▶ _Фрагмент для чтения_
━━━━━━━━

Физики отлично провели время в Хабаровске – в вечеринках не было недостатка. А когда они переехали к озеру, им представился шанс повеселиться за счет Питера Котцера, которого все подозревали в шпионаже и который явился на Байкал без приглашения. Лёрнд вспоминает:
Русские спросили: «Что нам делать? Можем ли мы разрешить ему выступать?» Я ответил: «Можете, конечно, но лично я на его выступление не пойду». Поэтому они забронировали экскурсию на озеро на катере на то же время, что и выступление Питера. Мы поехали на озеро и напились там водки. Экипаж тоже напился, посадил катер на мель, а потом еще и врезался в пирс, когда причаливал, и… в общем, произошло много чего.
Еще одна из неприятных привычек Котцера заключалась в том, что он добавлял имена других ученых к своим собственным предложениям о проведении исследований, не говоря им об этом заранее. Со временем он был с позором изгнан из научного сообщества.

━━━━━━━━

▶ _Описание задачи_
Извлеките из фрагмента о поездке физиков на Байкал дословный отрывок, начиная со слов «Еще одна из» и заканчивая словами «из научного сообщества.».

▶ _Данные ниже_

━━━━━━━━

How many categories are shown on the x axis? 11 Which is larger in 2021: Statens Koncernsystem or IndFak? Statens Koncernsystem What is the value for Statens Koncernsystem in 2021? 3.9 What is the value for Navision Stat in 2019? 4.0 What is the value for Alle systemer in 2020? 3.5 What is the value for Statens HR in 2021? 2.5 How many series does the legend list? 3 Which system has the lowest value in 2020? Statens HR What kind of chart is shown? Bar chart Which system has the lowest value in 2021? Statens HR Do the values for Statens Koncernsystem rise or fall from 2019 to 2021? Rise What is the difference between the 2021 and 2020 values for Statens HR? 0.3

━━━━━━━━

▶ _Решение задания_
Еще одна из неприятных привычек Котцера заключалась в том, что он добавлял имена других ученых к своим собственным предложениям о проведении исследований, не говоря им об этом заранее. Со временем он был с позором изгнан из научного сообщества.